→ **WHAT YOU SHOULD DO**:
Exact wording is required: give all the records again, minus the pictures.

→ **THE DATA**:
#####

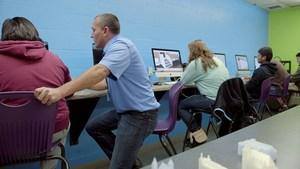 Mike Hathorn: 3D-Druck im Klassenzimmer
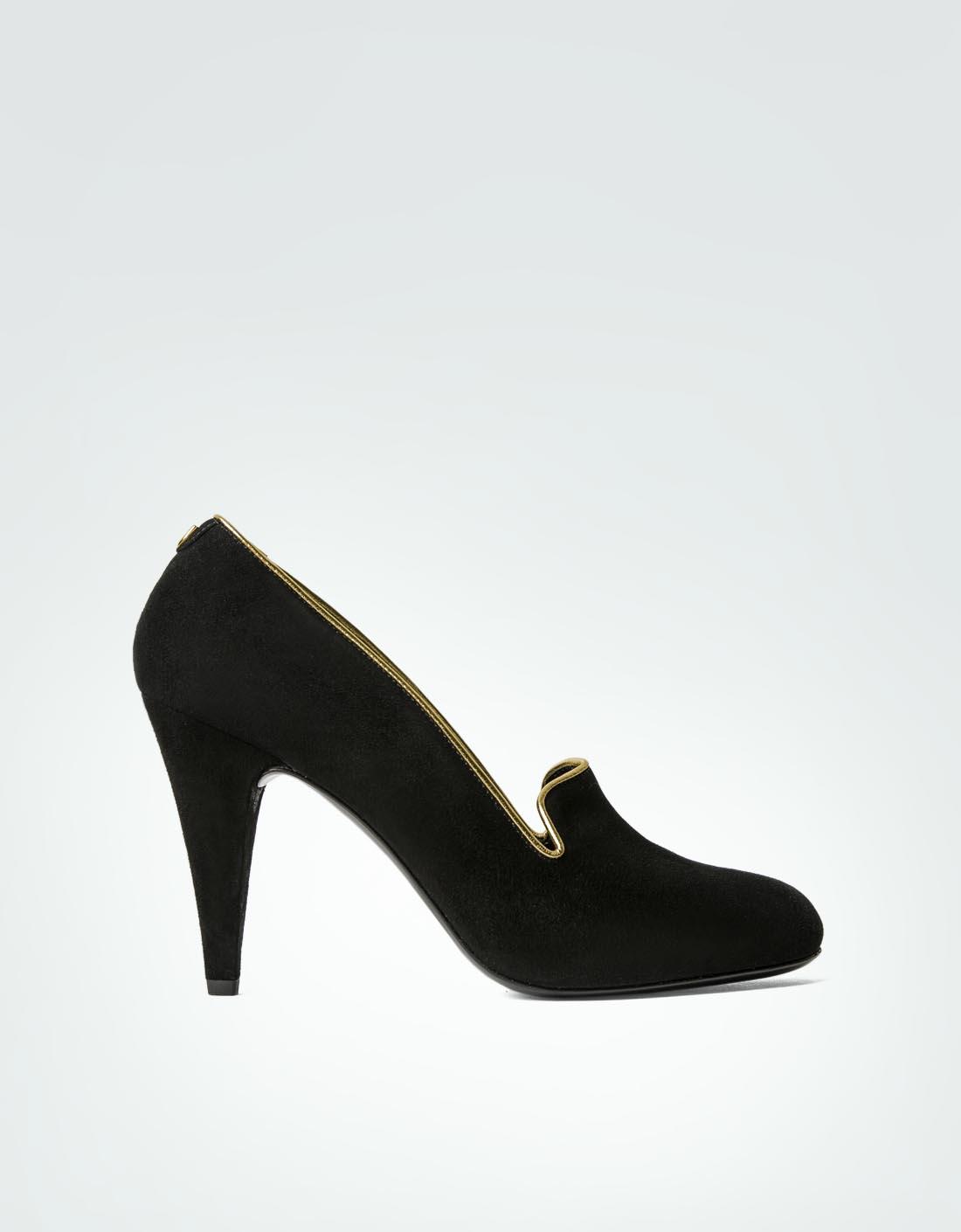JOOP Damen Schuhe Pumps aus Veloursleder schwarz a4xV2TULH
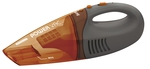 Izzy L-217 Power Vac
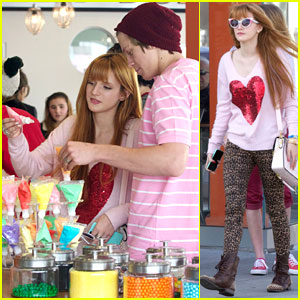 Bella Thorne & Tristan Klier: Duff's Cakemix Couple!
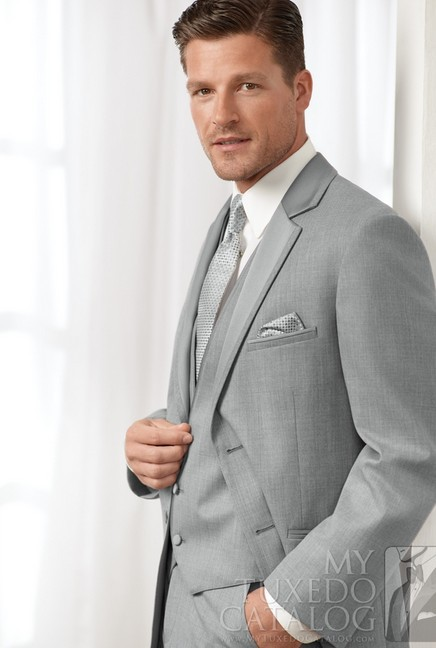 Grey Suits For Men Wedding Suits Wedding Suit Grey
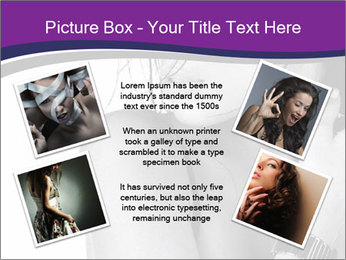 0000083973 PowerPoint Templates - Slide 24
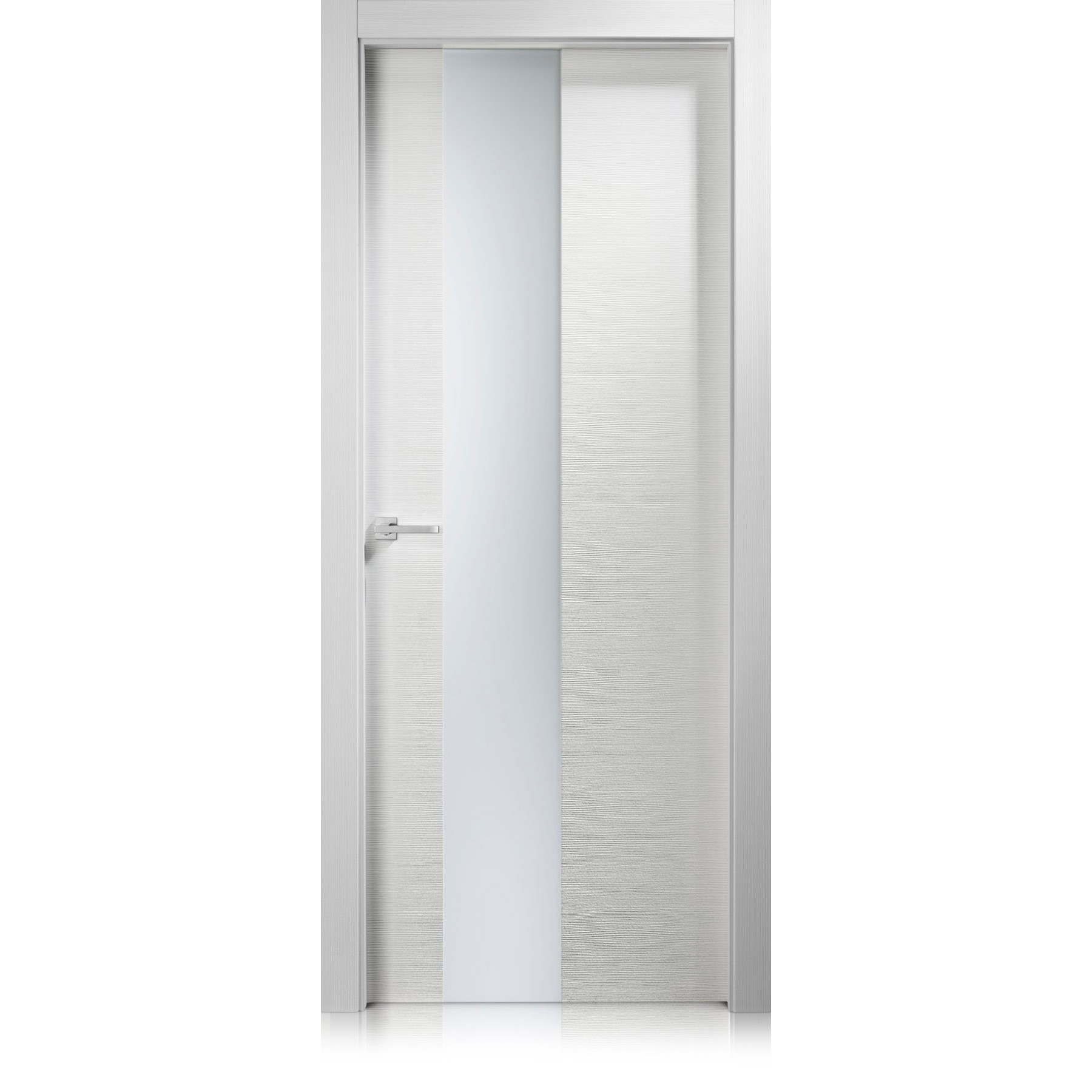 Logica Vetro transparent / frosted glass door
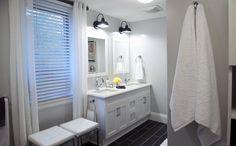 Banheiro   Property Brothers - Buyinbg & Selling  - Season 3 - Krystal e Cam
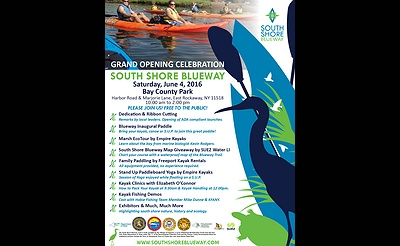 South Shore Blueway Grand Opening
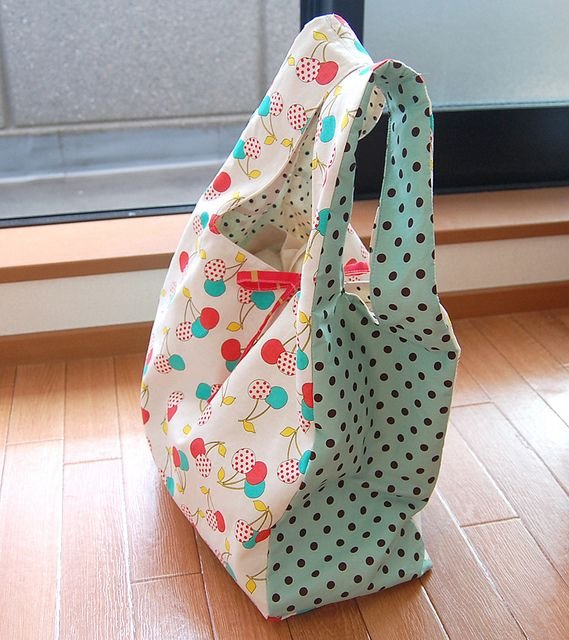 4-H Sewing Class - Re-usable Shopping Tote Bag that folds up in ...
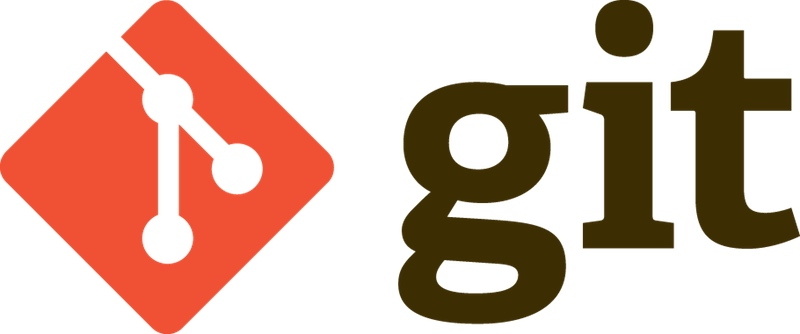 Understanding Git Source Control in Xcode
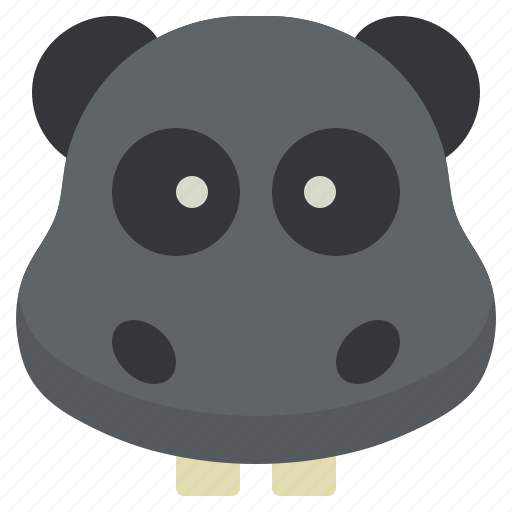 hippo, tip, tour, travel, vocations icon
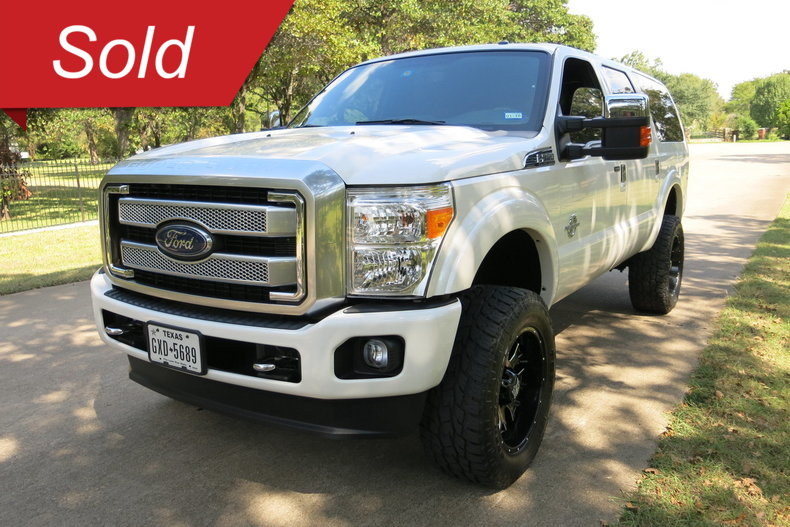Ford Vehicle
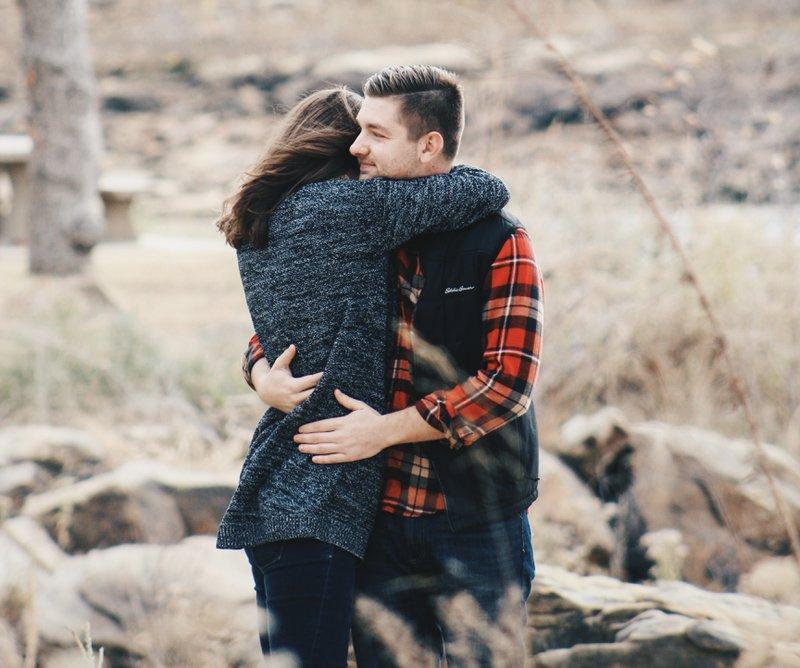 couple hugging after arguments - MichelleG Matchmaker Dating Coach Relationship Expert Online Dating Expert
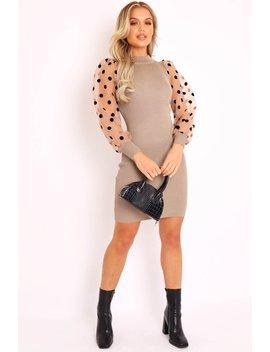 Light Khaki Polka Puff Sleeve Knit Ribbed Mini Dress   Amai by Rebellious Fashion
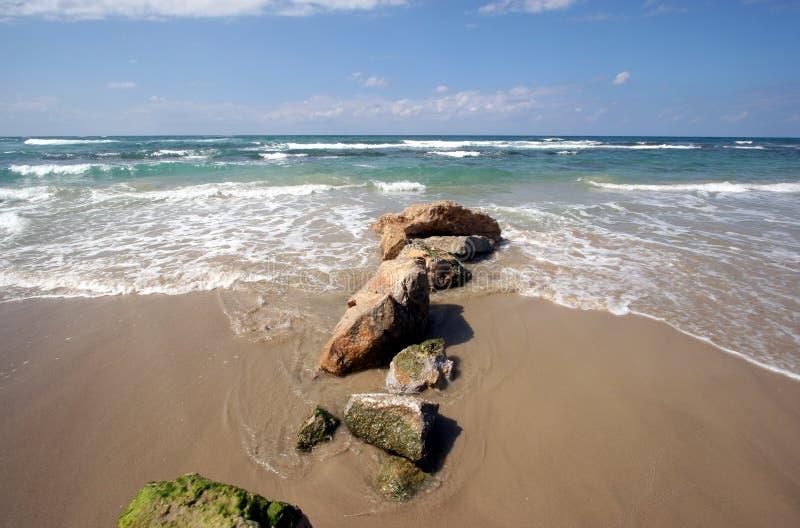 National park Cesarea in Israel. National park Cesarea on coast of Mediterranean sea in Israel royalty free stock image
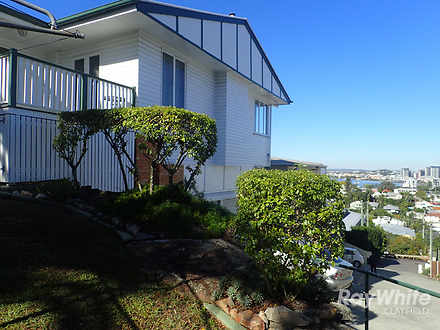 House - 112A Crosby Road, A...
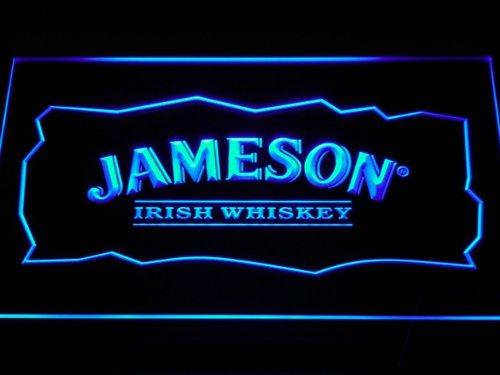 jameson-whiskey-led-zeichen-werbung-neonschild-blau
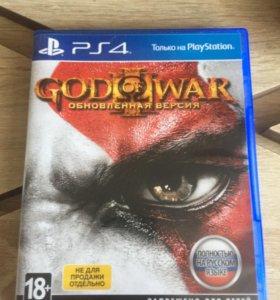 Диск с игрой God of war 3 Remastered на PS4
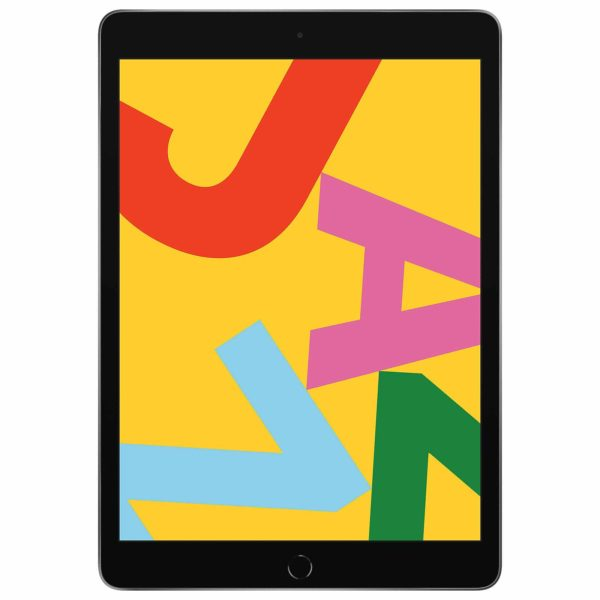 Apple iPad 10.2 pouces Wi-Fi 32 Go - Gris Sidéral - Neuf Garantie 1 an en Stock | Trocadéro Paris 1
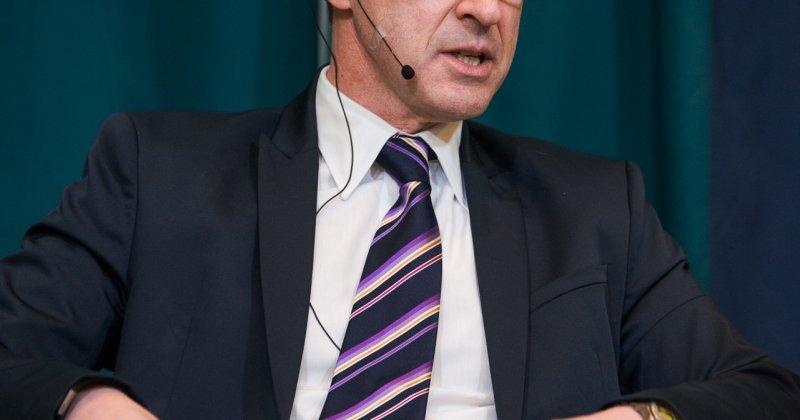 Enrico Baldassari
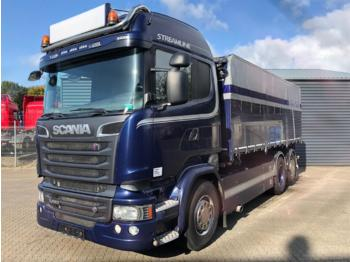 SCANIA R580 - tipper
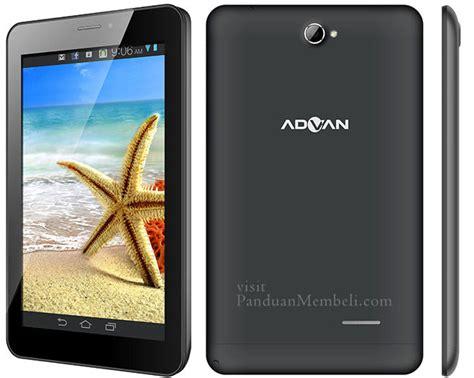 Tablet Advan E3a harga tablet advan vandroid semua tipe spesifikasi panduan membeli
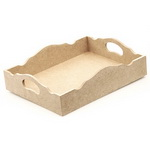 MDF tray for decoration 28x22 cm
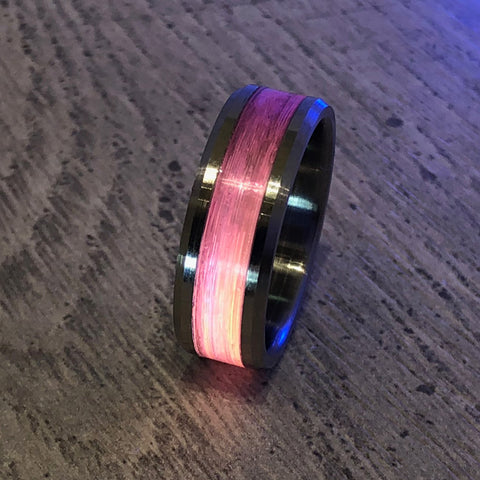 """Gone Fishing"" Pink Monofilament Beveled Edge Glow Ring - Lyght Fine Art and Jewelry 10040 W Cheyenne Ave Ste 160 Las Vegas NV 89129"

#####

→ **EXERCISE ANSWER**:
 Mike Hathorn: 3D-Druck im Klassenzimmer
JOOP Damen Schuhe Pumps aus Veloursleder schwarz a4xV2TULH
 Izzy L-217 Power Vac
 Bella Thorne & Tristan Klier: Duff's Cakemix Couple!
 Grey Suits For Men Wedding Suits Wedding Suit Grey
 0000083973 PowerPoint Templates - Slide 24
 Logica Vetro transparent / frosted glass door
 Banheiro   Property Brothers - Buyinbg & Selling  - Season 3 - Krystal e Cam
 South Shore Blueway Grand Opening
 4-H Sewing Class - Re-usable Shopping Tote Bag that folds up in ...
 Understanding Git Source Control in Xcode
 hippo, tip, tour, travel, vocations icon
Ford Vehicle
 couple hugging after arguments - MichelleG Matchmaker Dating Coach Relationship Expert Online Dating Expert
 Light Khaki Polka Puff Sleeve Knit Ribbed Mini Dress   Amai by Rebellious Fashion
 National park Cesarea in Israel. National park Cesarea on coast of Mediterranean sea in Israel royalty free stock image
 House - 112A Crosby Road, A...
 jameson-whiskey-led-zeichen-werbung-neonschild-blau
 Диск с игрой God of war 3 Remastered на PS4
 Apple iPad 10.2 pouces Wi-Fi 32 Go - Gris Sidéral - Neuf Garantie 1 an en Stock | Trocadéro Paris 1
 Enrico Baldassari
 SCANIA R580 - tipper
 Tablet Advan E3a harga tablet advan vandroid semua tipe spesifikasi panduan membeli
 MDF tray for decoration 28x22 cm
 """Gone Fishing"" Pink Monofilament Beveled Edge Glow Ring - Lyght Fine Art and Jewelry 10040 W Cheyenne Ave Ste 160 Las Vegas NV 89129"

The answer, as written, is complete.